Pumpkin Soup

This is what one of yesterday's pumpkins got turned into - yummy! I made up the recipe as I went along in the end - plenty of home grown garlic, onions, fresh herbs from the garden (there's a clue in the picture showing the main one used this time round), plus vegetable stock and black pepper to taste. It was simmered for 30 minutes and then whizzed together using my hand blender. Slurp - loverly.
NB you can also see a tantalising, shadowy glimpse of VP in this pic!


  1. Care to share the recipe - I have a pumpkin waiting for the slaughter!

  2. Well, I come from the make it up as you go along school of cookery when it comes to making soup. It's a lot of do xyz until it "looks right" and lots of tasting along the way. This approach works particularly well alongside having an allotment as we eat a lot of "allotment soup" at weekends i.e. whatever's in glut at the time.

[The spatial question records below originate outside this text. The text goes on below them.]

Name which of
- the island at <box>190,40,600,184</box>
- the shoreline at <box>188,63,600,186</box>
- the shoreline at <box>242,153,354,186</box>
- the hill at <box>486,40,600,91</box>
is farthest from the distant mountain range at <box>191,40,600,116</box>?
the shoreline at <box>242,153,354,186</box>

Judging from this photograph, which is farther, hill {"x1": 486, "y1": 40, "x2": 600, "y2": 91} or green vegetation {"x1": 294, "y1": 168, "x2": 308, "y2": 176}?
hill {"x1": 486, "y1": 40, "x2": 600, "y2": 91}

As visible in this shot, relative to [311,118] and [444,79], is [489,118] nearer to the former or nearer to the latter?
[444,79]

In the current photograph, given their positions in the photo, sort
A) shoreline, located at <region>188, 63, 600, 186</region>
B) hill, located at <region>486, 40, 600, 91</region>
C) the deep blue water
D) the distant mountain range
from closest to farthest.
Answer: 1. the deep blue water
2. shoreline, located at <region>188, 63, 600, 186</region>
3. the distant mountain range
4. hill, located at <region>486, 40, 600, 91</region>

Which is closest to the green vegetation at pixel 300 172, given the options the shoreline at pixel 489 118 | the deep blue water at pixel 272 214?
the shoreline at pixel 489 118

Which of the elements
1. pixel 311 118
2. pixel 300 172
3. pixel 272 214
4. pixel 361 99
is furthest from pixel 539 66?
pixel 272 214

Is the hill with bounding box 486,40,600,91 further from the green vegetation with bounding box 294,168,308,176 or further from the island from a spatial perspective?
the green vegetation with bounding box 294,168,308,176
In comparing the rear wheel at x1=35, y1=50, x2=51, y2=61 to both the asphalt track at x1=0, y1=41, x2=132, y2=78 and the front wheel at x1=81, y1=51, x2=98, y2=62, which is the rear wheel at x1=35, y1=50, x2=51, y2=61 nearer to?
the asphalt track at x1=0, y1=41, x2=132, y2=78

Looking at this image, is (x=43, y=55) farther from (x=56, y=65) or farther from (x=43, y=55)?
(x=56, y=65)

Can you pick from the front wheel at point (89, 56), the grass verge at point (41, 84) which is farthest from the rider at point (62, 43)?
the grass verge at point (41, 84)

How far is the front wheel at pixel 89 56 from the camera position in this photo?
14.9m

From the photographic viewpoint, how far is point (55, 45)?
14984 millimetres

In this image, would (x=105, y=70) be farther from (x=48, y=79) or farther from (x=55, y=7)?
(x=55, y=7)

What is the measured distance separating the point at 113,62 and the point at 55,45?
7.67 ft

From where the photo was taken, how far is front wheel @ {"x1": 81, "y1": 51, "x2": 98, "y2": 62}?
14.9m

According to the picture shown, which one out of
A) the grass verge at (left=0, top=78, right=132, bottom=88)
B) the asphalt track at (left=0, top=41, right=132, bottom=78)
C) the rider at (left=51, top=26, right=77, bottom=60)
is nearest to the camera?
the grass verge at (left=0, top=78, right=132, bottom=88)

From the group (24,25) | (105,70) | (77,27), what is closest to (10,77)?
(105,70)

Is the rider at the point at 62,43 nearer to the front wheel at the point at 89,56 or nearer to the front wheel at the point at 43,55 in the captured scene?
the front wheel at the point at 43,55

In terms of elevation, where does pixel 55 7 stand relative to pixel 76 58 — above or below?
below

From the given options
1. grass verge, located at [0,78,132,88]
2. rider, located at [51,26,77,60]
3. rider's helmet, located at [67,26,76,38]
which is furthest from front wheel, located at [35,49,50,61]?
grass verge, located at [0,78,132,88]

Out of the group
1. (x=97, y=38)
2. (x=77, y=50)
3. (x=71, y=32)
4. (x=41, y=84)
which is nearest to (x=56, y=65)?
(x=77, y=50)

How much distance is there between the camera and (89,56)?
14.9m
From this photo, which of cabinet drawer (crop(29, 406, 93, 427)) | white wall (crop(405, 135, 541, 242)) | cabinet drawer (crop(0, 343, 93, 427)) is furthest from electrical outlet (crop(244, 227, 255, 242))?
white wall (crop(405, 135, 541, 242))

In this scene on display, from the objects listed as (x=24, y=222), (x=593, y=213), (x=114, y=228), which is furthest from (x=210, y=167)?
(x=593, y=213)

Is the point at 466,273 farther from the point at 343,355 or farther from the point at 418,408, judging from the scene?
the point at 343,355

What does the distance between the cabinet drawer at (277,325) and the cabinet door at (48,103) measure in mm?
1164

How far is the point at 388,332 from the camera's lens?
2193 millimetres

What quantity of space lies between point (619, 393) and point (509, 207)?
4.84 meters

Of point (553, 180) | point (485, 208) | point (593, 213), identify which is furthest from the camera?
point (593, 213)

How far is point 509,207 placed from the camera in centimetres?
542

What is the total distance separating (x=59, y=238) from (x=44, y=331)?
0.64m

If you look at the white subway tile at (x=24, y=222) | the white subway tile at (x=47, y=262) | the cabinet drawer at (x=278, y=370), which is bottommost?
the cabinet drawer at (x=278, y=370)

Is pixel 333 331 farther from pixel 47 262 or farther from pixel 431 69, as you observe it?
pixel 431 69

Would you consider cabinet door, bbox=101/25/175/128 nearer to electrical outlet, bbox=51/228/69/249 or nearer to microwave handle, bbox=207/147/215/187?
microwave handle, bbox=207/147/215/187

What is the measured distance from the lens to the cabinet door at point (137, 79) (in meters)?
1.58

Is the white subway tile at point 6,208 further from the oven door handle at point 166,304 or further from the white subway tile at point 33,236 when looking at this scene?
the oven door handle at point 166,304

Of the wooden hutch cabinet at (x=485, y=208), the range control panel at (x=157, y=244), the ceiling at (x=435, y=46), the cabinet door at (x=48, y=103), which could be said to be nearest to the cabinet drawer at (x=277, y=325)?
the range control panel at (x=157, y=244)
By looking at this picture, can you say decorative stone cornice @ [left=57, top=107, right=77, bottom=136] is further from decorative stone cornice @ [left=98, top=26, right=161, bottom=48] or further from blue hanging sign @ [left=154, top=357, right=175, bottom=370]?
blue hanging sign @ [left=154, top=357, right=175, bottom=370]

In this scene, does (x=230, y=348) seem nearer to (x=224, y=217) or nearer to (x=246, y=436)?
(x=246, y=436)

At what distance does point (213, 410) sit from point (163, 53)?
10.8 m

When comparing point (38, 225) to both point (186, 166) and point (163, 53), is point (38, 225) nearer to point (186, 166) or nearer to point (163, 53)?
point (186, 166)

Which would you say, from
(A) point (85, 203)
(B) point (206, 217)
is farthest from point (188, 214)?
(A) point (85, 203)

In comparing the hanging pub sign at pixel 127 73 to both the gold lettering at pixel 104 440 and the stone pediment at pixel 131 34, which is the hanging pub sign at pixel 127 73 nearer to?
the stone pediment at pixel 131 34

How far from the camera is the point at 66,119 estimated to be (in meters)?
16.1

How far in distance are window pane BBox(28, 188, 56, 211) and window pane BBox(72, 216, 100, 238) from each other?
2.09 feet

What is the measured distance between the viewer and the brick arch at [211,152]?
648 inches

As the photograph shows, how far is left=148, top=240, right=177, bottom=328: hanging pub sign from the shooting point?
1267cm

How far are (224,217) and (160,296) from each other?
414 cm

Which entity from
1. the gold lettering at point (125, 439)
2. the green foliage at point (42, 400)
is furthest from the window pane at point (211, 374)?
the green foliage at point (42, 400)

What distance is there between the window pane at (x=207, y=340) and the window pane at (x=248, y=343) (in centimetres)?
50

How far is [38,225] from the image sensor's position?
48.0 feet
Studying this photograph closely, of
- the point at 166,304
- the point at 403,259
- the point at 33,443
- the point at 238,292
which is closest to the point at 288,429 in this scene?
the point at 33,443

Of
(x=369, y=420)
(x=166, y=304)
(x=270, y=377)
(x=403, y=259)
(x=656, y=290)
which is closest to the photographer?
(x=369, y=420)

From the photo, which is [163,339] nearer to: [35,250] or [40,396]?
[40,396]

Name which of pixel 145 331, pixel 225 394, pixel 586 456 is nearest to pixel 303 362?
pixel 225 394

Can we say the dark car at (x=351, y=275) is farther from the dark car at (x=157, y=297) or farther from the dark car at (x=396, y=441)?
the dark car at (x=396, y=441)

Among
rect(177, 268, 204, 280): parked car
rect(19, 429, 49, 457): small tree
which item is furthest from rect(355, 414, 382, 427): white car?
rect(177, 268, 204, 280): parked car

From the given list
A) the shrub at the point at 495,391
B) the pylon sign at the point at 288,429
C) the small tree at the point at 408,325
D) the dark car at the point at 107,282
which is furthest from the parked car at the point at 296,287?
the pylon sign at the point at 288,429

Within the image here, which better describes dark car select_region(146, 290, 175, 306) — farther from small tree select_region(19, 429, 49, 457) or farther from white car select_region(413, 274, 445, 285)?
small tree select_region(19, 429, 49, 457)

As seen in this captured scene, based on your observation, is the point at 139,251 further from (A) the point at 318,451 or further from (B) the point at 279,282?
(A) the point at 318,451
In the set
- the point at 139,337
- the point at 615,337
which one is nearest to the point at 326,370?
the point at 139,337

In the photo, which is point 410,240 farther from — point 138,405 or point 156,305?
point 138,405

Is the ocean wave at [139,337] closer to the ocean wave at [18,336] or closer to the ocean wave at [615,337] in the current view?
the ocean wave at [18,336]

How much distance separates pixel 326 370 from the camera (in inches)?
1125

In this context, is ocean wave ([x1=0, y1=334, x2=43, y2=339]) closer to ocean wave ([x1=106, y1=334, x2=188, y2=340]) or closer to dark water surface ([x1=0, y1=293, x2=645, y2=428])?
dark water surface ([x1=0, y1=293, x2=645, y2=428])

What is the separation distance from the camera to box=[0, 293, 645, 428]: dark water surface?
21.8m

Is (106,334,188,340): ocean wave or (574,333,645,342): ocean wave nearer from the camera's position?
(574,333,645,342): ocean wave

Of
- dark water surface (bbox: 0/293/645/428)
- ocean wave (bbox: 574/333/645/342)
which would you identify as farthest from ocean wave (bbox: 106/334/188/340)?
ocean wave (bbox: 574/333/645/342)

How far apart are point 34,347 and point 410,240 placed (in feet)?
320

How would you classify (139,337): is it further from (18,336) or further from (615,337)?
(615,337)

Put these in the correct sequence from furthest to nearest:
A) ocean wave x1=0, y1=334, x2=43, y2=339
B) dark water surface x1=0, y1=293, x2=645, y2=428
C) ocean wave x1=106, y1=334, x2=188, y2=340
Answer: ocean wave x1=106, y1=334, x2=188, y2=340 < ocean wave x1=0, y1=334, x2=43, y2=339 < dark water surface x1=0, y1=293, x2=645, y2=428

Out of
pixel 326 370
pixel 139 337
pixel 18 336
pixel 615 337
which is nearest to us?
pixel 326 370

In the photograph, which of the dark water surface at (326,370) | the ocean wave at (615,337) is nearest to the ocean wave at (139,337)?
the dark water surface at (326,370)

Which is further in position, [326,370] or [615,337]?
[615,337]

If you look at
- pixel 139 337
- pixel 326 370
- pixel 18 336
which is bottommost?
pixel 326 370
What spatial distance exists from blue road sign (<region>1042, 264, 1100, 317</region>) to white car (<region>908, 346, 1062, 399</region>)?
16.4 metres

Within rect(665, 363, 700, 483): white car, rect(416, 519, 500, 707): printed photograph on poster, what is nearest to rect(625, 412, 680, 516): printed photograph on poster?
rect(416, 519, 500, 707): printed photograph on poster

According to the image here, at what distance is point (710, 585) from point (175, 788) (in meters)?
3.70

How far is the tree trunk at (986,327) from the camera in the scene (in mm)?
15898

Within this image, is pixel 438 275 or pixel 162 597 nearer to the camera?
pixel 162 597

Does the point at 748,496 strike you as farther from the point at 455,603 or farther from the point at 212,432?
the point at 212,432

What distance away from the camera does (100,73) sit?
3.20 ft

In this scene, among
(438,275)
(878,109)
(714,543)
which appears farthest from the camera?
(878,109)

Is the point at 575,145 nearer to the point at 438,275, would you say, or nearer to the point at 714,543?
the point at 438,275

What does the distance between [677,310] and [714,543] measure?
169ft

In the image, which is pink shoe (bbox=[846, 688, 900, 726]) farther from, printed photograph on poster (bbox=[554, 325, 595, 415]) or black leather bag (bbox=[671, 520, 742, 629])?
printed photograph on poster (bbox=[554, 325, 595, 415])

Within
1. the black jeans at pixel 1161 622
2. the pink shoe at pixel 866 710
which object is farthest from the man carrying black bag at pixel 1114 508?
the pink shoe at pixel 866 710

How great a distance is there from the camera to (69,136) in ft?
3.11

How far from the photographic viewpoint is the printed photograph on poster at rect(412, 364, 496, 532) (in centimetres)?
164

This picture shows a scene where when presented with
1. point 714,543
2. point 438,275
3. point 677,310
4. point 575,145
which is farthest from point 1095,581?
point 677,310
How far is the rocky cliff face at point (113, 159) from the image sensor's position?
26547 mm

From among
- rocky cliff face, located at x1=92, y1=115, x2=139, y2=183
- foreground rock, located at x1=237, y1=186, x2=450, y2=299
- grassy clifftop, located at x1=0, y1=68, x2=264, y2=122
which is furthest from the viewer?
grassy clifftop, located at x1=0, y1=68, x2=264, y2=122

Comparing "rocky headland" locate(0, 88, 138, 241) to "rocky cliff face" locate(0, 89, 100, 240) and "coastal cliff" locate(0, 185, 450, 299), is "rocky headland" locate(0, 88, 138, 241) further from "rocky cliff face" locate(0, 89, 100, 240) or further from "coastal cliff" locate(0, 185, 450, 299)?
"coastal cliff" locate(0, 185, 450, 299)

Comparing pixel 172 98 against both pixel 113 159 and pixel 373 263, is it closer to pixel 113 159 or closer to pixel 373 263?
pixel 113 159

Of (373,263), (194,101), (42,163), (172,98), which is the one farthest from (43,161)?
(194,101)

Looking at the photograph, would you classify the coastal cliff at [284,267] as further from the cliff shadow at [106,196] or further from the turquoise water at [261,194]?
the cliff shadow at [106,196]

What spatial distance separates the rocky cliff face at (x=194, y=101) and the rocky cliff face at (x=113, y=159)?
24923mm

    However, I'll try and some some detail to the outline sketched thus far. The pumpkins in the picture weighed about 2.5 pounds each (sorry for you metric minded UK readers out there, you'll have to convert this for yourself). I roasted it whole in a medium hot oven for 30 minutes until it was squishy - this is particularly important with Turks Turban as they are almost impossible to cut when raw. I then cut up the pumpkin, removing the skin and seeds, leaving nice big chunks of pure flesh for the soup.

    Meanwhile, I'd cut up a large onion, plus chopped, peeled garlic to taste - I'm leaving this bit variable as different people like different amounts of garlic, but at least 2 large cloves are needed. This all goes into a large pan on the stove. I then sweated these in a large glug of extra virgin olive oil until the mixture's soft and transparent. In goes a couple of pints of vegetable stock - I cheat here and use a stock cube - this also means you don't need to add any salt to the soup. Add the pumpkin, ground black pepper and herbs to taste and bring everything up to a rolling boil. Herbwise, I always use bay leaves (2-4 large ones to suit your taste), in the picture I'd also used about 2 tablespoons of fresh rosemary. On other ocassions I've used any combination of thyme, oregano, sage, rosemary - whatever is growing lushly in the garden at the time.

    Immediately the soup is on the boil, Cover and turn it down to a slow simmer for 30-40 minutes. Then blend to a smooth soup using a hand blender. If you like a spicier soup, leave the bay leaves in, otherwise hunt for them and fish them out! You don't need to thicken the soup in any way - if it's a bit on the thick side add a little more water and herbs. If it's the right consistency, but tastes a bit "thin", add more pepper and herbs. If it's a bit watery, simmer for a bit longer with the pan lid off until the soup's reduced to the right consistency. I sometimes grind up a tablespoon of coriander (cilantro) seed to add at this point to give a nice spicy, orangey variation to the taste.

    Serve with warmed bread and enjoy! A nice bread recipe is coming along in a future post.

    This should give you enough soup for 4-6 people, or for 2 weekend lunches for NAH and me!